Your goal: Would you reproduce the whole listing exactly, minus its images?

Extracted information:
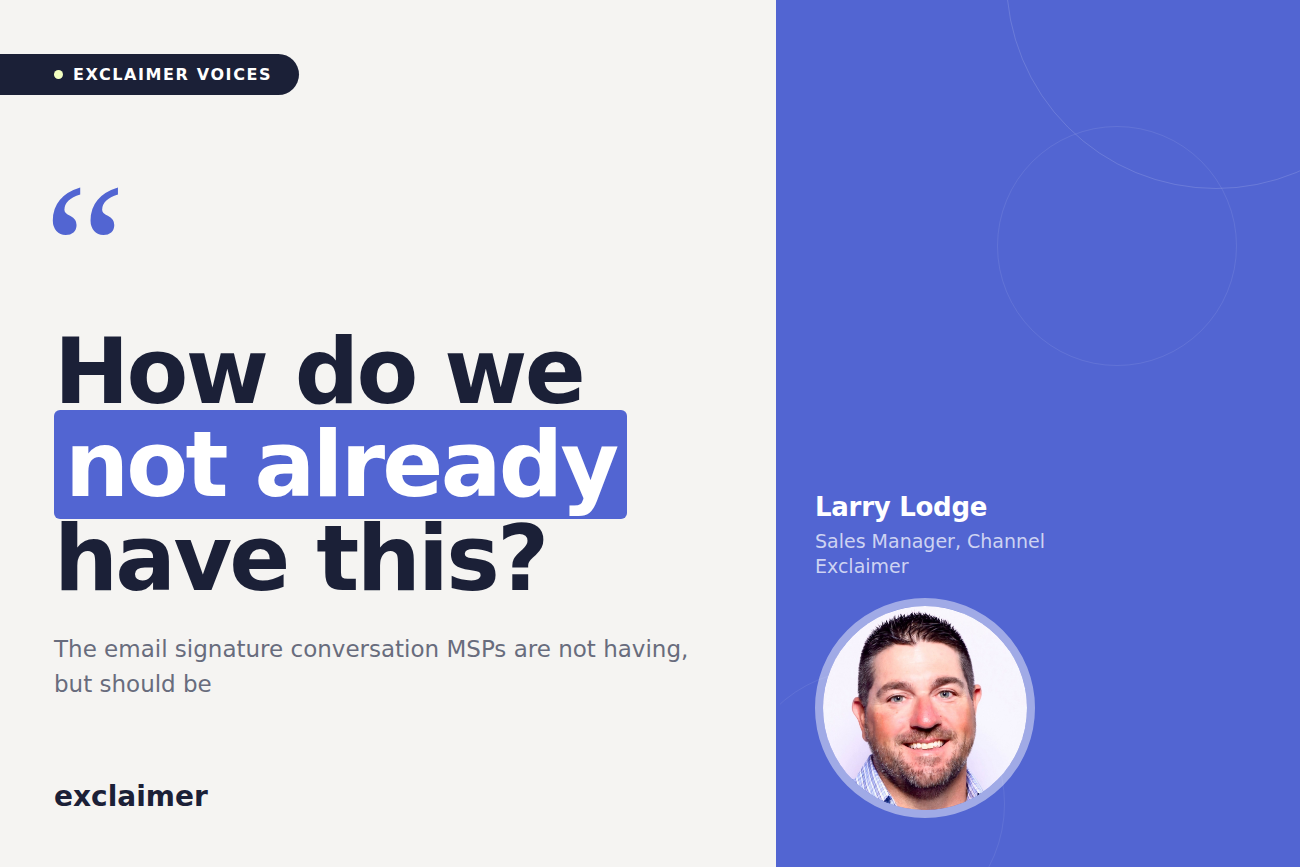 EXCLAIMER VOICES

“

How do we not already have this?

The email signature conversation MSPs are not having, but should be

exclaimer

Larry Lodge

Sales Manager, Channel
Exclaimer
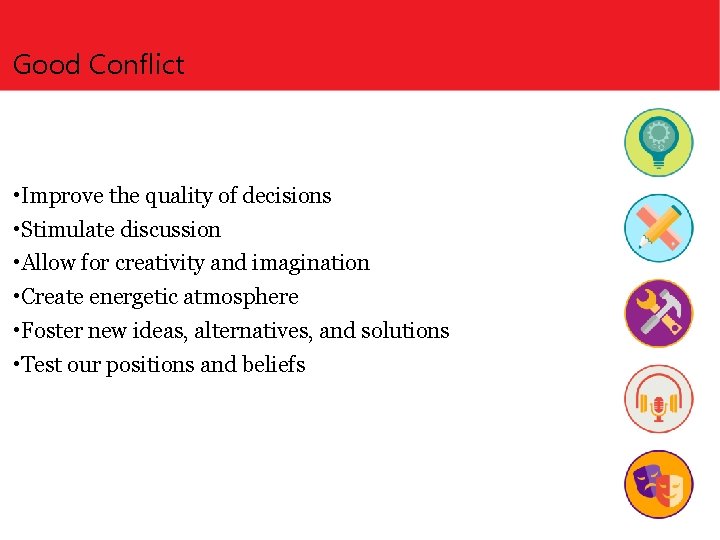 Good Conflict

•Improve the quality of decisions
•Stimulate discussion
•Allow for creativity and imagination
•Create energetic atmosphere
•Foster new ideas, alternatives, and solutions
•Test our positions and beliefs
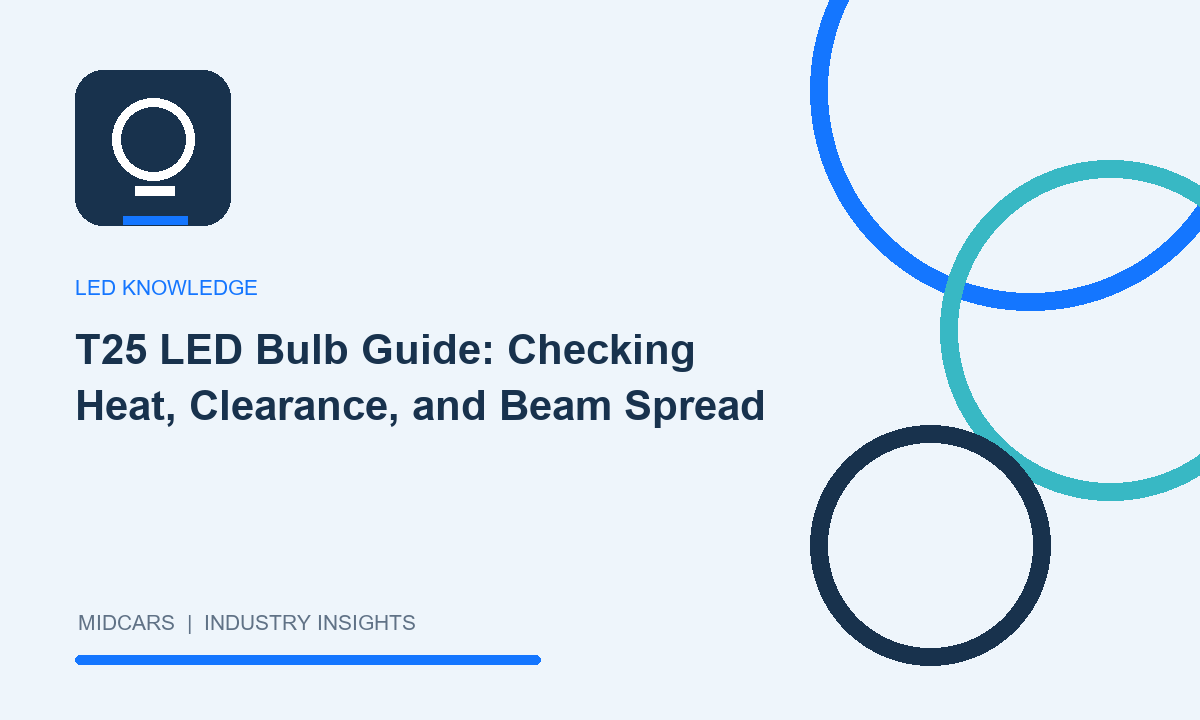 LED KNOWLEDGE

T25 LED Bulb Guide: Checking Heat, Clearance, and Beam Spread

MIDCARS | INDUSTRY INSIGHTS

Output of the task:
 EXCLAIMER VOICES

“

How do we not already have this?

The email signature conversation MSPs are not having, but should be

exclaimer

Larry Lodge

Sales Manager, Channel
Exclaimer
 Good Conflict

•Improve the quality of decisions
•Stimulate discussion
•Allow for creativity and imagination
•Create energetic atmosphere
•Foster new ideas, alternatives, and solutions
•Test our positions and beliefs
 LED KNOWLEDGE

T25 LED Bulb Guide: Checking Heat, Clearance, and Beam Spread

MIDCARS | INDUSTRY INSIGHTS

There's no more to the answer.